REPUBLIKA.CO.ID, JAKARTA -- Pemerintah memperketat tata niaga mineral dan batubara melalui integrasi sistem digital lintas kementerian sebagai langkah memperkuat transparansi, meningkatkan akurasi data produksi, serta menekan praktik ilegal di sektor pertambangan. Upaya ini menjadi fondasi penting untuk memastikan rantai produksi hingga penjualan komoditas minerba tercatat secara utuh dan dapat diawasi secara real time.
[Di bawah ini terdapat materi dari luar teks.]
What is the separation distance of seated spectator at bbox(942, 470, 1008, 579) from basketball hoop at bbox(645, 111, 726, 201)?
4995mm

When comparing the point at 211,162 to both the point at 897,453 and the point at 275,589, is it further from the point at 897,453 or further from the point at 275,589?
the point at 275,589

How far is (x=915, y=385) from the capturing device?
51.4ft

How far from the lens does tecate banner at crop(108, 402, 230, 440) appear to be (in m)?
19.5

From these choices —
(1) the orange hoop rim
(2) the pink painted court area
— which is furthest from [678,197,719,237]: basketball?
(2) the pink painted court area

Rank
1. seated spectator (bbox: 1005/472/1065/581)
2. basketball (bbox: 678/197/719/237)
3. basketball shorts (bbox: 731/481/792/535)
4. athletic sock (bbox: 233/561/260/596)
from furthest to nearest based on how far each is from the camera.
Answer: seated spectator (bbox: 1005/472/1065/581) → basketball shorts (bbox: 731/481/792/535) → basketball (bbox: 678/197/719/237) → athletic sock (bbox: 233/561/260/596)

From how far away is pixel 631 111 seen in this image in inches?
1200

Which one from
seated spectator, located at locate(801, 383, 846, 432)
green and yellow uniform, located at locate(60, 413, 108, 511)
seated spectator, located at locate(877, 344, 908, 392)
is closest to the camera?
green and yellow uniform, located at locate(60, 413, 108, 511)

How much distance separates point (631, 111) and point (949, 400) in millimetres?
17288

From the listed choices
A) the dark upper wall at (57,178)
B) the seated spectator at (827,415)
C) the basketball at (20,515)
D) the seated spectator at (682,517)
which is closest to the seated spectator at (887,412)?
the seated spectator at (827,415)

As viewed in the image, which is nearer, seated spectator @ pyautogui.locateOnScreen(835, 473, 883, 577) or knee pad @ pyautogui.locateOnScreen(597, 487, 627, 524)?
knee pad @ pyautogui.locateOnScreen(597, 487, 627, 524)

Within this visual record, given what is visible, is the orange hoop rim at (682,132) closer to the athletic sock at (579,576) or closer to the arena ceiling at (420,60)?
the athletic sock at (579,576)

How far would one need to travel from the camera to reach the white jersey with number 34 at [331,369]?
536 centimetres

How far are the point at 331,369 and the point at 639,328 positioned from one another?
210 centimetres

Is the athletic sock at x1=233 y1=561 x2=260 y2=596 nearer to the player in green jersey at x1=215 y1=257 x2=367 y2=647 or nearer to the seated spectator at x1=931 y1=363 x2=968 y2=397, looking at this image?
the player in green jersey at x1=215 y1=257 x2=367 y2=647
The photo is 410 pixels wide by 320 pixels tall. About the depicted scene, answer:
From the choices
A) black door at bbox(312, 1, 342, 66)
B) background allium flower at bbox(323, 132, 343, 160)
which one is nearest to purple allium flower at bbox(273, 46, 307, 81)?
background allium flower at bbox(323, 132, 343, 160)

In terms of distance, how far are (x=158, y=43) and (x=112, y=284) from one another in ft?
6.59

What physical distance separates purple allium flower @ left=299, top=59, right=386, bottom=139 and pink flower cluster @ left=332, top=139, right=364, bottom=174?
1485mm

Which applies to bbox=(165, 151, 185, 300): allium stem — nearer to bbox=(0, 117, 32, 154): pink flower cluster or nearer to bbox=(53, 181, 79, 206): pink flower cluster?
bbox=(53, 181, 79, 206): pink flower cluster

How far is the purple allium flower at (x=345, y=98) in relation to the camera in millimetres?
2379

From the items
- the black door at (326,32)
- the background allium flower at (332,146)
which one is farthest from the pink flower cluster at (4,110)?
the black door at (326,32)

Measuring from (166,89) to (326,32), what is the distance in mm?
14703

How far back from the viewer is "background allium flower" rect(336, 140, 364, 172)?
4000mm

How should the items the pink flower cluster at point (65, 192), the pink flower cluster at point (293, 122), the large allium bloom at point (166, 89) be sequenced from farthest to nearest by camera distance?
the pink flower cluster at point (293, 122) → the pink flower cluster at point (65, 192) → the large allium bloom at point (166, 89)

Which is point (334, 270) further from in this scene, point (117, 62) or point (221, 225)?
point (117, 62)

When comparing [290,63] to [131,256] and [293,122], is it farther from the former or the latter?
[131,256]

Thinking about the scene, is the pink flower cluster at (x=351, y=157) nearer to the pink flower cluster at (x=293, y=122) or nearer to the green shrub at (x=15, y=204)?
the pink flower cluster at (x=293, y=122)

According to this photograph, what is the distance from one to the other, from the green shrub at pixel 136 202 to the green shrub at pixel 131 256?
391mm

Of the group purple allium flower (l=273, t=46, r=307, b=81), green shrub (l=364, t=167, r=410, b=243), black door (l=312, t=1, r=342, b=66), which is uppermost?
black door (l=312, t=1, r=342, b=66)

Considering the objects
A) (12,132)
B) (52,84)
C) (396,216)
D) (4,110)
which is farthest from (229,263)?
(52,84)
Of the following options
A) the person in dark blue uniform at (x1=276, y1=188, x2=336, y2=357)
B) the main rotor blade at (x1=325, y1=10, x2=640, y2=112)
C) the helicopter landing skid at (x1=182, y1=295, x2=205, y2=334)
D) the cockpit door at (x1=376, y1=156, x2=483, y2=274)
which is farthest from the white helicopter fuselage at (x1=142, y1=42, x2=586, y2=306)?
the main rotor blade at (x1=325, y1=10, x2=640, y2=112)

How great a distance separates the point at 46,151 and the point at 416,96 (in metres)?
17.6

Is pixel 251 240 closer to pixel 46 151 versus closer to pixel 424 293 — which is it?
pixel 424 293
Direktur Jenderal Mineral dan Batubara Kementerian ESDM, Tri Winarno, menegaskan bahwa penguatan tata kelola diperlukan untuk menjaga stabilitas pasokan energi, mencegah celah kecurangan, dan memastikan perhitungan Penerimaan Negara Bukan Pajak (PNBP) berjalan tepat. Dalam Rapat Dengar Pendapat (RDP) bersama Komisi XII DPR RI, Senin (8/12/2025), ia menyampaikan bahwa tata niaga minerba kini dibangun berbasis integrasi sistem digital yang menghubungkan seluruh proses mulai dari produksi, pengangkutan, hingga titik serah kepada pembeli.
“Tata niaga minerba sekarang dibangun dengan prinsip transparansi dan ketertelusuran penuh. Melalui integrasi MOMS, MVP, e-PNBP, SIMPONI, hingga SIMBARA, setiap tahap produksi sampai penjualan dapat diawasi secara real time untuk mencegah celah pengawasan dan memastikan akurasi perhitungan PNBP,” ujar Tri.
Ia menjelaskan bahwa digitalisasi ini merupakan implementasi Perpres 94/2025 mengenai layanan digital terpadu komoditas mineral dan batubara. Integrasi tersebut memastikan setiap komoditas yang keluar dari wilayah tambang memiliki jejak data yang jelas, termasuk identitas produsen, jalur distribusi, hingga titik serah akhir.
Dalam konteks penjualan jalur darat, pemerintah mewajibkan kelengkapan dokumen angkut, verifikasi surveyor, serta penggunaan jembatan timbang sebagai instrumen utama untuk memastikan legalitas barang dan akurasi tonase. Tri menekankan bahwa langkah ini menciptakan standar pengawasan yang sama di seluruh daerah, sekaligus memperkecil risiko selisih tonase dan ketidaktepatan pembayaran royalti.
“Penjualan melalui jalur darat kini membutuhkan dokumen yang lengkap, verifikasi surveyor, serta penggunaan jembatan timbang sebagai instrumen memastikan legalitas, tonase, dan pembayaran royalti. Setiap komoditas yang keluar harus memiliki jejak digital yang jelas dan dapat ditelusuri,” ucapnya.
Pemerintah juga menyiapkan perluasan integrasi SIMBARA pada lima komoditas utama — batubara, nikel, timah, bauksit, dan tembaga — guna memperkuat pengawasan menyeluruh terhadap aktivitas produksi dan distribusi nasional. Melalui mekanisme ini, pemerintah dapat memantau pergerakan barang dan potensi penyimpangan secara lebih cepat dan presisi.
Sejumlah pemangku kepentingan menilai bahwa penguatan regulasi berbasis digital menjadi cara efektif menekan peluang praktik tambang ilegal, manipulasi data produksi, hingga potensi keterlibatan oknum korporasi yang bertindak sebagai penadah komoditas mineral ilegal. Dengan sistem yang terintegrasi, ruang gerak praktik tersebut dinilai makin sempit.
Tri menegaskan bahwa pemerintah terus memperbaiki standar tata kelola untuk memastikan kegiatan pertambangan berjalan sesuai ketentuan, memberikan kepastian bagi dunia usaha, dan menjamin kontribusi optimal bagi negara. Ia menyampaikan bahwa digitalisasi bukan hanya soal efisiensi dokumen, melainkan transformasi menyeluruh terhadap mekanisme pengawasan sektor minerba.
“Dengan penguatan regulasi dan sistem yang terintegrasi, kami memastikan bahwa setiap proses dalam rantai produksi hingga penjualan dapat dipantau secara akurat. Ini bagian dari komitmen pemerintah memperbaiki tata kelola dan memastikan kontribusi sektor minerba bagi perekonomian nasional,” kata Tri.
Melalui pengawasan digital terpadu, pemerintah meyakini tata niaga minerba dapat bergerak menuju praktik yang lebih transparan, akuntabel, dan tertib, sekaligus menutup celah kecurangan yang selama ini menghambat penerimaan negara.